Report each line of the material below where the word "during" can be found.

####

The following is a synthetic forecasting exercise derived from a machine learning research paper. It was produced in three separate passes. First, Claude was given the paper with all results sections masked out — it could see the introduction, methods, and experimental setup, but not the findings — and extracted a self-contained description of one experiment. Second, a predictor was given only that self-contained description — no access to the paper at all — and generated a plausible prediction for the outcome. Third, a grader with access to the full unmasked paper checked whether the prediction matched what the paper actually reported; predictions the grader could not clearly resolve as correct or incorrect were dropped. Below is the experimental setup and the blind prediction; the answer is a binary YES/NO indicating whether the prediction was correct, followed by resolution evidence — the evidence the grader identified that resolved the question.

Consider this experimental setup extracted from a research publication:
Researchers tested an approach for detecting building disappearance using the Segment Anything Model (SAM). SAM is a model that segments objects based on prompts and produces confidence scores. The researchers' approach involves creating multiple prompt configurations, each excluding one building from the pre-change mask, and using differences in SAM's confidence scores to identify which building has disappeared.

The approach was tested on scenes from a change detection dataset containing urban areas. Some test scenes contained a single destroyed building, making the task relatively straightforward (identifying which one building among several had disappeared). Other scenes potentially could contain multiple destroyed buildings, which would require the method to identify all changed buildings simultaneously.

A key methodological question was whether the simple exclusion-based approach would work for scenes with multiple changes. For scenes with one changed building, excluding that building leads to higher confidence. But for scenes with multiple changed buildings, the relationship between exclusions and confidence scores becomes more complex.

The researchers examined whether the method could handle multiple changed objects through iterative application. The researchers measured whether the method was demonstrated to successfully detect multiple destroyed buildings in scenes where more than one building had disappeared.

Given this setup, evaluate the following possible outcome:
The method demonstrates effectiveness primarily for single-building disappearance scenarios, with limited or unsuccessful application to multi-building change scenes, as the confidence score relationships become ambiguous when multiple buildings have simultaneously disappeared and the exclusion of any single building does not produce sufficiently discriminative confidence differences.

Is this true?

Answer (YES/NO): YES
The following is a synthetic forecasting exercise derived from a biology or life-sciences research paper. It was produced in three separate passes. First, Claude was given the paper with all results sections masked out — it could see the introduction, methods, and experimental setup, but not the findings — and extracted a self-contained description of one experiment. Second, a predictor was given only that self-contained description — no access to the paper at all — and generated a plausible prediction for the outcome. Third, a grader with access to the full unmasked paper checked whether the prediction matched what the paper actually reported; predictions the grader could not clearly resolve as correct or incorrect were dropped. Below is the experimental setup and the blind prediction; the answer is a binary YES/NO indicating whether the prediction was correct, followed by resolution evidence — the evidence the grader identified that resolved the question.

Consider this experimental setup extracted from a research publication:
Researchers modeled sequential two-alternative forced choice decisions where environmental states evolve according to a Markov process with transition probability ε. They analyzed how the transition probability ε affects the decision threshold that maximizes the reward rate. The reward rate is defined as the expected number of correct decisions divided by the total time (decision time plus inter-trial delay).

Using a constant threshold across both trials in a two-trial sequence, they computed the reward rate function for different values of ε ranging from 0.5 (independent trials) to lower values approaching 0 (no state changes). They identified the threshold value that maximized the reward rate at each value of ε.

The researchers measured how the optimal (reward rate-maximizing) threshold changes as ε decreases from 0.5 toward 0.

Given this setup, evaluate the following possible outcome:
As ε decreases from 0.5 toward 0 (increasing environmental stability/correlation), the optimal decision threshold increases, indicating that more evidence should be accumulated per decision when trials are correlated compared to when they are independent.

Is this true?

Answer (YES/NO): YES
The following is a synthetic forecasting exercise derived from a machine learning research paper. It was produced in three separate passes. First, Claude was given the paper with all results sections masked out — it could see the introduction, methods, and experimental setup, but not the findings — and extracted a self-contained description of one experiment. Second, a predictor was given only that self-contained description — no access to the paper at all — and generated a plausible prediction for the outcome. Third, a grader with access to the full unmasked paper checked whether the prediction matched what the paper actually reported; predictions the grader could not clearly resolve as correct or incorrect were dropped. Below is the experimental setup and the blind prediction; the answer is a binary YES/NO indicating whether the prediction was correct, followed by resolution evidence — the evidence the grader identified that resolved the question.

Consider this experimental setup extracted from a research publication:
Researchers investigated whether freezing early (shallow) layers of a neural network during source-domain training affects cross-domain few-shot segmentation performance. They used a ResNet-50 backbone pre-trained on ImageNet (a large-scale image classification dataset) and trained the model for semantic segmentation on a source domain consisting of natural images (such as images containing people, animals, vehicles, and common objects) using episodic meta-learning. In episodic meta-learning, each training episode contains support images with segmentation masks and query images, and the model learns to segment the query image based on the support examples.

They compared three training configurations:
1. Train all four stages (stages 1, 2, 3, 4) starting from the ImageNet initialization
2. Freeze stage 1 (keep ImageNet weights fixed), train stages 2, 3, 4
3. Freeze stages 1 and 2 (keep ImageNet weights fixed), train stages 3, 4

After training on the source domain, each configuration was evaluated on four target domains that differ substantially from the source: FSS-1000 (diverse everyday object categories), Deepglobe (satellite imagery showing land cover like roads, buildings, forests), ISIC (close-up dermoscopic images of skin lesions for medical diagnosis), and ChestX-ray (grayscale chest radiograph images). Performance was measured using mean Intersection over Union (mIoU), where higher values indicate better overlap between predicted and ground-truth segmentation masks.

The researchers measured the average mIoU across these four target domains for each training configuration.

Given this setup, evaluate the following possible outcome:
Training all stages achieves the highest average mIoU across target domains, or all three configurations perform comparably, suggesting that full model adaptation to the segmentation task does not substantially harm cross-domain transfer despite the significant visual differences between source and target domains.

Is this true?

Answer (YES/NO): NO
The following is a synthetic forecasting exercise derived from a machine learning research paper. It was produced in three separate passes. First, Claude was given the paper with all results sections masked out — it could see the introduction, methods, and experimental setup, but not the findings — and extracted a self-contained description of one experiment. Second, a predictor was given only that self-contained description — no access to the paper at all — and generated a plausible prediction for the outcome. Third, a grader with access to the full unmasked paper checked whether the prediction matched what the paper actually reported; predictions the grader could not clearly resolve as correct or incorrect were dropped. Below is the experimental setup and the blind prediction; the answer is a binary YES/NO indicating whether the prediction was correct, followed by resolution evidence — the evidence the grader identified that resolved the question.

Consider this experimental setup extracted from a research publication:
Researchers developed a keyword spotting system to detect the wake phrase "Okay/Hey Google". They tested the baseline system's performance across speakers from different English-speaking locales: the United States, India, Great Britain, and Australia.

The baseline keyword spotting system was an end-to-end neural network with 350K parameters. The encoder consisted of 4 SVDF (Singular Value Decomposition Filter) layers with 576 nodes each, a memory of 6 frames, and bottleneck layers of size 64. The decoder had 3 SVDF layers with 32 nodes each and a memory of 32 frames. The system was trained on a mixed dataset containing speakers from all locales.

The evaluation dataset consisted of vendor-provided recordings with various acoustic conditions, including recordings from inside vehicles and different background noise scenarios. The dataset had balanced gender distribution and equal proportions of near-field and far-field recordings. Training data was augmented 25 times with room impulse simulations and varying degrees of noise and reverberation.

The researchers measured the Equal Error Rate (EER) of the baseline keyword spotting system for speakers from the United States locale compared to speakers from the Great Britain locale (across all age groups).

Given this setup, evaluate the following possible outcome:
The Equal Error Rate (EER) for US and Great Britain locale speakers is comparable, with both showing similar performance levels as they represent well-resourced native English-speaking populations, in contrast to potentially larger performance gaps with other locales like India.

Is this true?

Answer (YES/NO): NO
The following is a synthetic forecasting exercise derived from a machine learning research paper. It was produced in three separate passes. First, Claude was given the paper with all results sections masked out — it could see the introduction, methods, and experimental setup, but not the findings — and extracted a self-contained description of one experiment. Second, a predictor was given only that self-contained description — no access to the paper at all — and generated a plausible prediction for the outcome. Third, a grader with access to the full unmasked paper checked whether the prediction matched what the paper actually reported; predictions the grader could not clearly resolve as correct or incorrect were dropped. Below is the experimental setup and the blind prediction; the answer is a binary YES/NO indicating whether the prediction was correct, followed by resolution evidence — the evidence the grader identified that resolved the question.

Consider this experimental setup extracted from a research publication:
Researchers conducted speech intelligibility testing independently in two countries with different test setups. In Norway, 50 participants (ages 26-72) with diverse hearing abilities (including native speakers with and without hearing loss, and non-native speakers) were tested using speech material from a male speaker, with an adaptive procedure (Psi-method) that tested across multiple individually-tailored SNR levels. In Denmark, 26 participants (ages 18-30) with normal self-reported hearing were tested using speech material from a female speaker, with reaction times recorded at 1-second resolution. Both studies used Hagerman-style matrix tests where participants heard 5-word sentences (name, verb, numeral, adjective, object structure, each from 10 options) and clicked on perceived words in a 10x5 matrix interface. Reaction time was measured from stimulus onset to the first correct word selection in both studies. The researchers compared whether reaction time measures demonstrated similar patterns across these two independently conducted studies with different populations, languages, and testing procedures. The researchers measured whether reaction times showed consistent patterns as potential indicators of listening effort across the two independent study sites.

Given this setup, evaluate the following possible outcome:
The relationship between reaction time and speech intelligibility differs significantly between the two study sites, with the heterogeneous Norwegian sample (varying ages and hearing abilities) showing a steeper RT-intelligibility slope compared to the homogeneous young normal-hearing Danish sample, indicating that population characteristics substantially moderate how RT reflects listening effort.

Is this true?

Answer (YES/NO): NO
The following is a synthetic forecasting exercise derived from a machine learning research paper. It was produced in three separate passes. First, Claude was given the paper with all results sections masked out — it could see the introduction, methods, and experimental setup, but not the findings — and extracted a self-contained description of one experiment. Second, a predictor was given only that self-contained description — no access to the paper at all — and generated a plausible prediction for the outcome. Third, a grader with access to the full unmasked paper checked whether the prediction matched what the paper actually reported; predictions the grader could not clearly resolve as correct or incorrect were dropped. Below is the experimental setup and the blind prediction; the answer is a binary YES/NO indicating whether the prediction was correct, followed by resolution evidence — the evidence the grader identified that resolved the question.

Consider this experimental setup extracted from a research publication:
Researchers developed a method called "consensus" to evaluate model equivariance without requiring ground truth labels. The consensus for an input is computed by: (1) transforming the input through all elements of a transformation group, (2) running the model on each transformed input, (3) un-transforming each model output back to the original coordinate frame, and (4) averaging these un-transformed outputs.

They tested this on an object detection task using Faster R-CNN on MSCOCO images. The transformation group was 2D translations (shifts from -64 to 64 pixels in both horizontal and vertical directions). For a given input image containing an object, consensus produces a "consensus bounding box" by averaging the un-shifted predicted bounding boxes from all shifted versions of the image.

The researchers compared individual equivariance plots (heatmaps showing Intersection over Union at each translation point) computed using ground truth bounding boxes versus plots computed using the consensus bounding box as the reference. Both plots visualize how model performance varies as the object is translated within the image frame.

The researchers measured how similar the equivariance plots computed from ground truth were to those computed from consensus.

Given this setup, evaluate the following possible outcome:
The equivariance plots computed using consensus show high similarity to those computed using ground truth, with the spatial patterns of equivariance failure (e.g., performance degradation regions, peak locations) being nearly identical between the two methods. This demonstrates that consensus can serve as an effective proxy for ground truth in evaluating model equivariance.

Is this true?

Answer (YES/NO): YES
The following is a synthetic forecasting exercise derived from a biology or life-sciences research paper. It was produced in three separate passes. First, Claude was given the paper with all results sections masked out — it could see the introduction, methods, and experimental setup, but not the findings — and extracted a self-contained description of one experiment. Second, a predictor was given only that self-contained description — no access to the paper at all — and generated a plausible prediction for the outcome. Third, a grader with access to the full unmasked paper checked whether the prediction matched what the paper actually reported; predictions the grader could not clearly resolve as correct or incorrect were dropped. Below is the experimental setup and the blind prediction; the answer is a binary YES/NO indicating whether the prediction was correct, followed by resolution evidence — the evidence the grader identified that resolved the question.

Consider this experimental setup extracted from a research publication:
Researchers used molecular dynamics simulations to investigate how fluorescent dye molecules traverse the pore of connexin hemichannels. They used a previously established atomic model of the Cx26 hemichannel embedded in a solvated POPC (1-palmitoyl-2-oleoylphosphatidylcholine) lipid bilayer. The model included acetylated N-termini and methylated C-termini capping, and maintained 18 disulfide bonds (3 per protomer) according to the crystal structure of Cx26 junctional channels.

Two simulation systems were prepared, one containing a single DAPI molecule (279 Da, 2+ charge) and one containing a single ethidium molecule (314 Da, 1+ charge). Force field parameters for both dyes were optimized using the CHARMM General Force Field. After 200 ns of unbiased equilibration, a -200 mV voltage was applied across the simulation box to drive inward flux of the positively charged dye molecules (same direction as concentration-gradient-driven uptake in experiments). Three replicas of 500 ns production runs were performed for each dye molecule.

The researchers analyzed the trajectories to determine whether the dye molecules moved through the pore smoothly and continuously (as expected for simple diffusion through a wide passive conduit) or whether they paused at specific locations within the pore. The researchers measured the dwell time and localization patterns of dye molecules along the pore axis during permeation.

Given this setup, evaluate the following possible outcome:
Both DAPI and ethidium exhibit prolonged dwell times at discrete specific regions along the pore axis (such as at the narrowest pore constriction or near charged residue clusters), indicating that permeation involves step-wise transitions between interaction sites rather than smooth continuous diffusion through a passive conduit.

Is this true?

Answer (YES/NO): YES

####

**Task output:**
Researchers investigated whether freezing early (shallow) layers of a neural network during source-domain training affects cross-domain few-shot segmentation performance. They used a ResNet-50 backbone pre-trained on ImageNet (a large-scale image classification dataset) and trained the model for semantic segmentation on a source domain consisting of natural images (such as images containing people, animals, vehicles, and common objects) using episodic meta-learning. In episodic meta-learning, each training episode contains support images with segmentation masks and query images, and the model learns to segment the query image based on the support examples.
The researchers analyzed the trajectories to determine whether the dye molecules moved through the pore smoothly and continuously (as expected for simple diffusion through a wide passive conduit) or whether they paused at specific locations within the pore. The researchers measured the dwell time and localization patterns of dye molecules along the pore axis during permeation.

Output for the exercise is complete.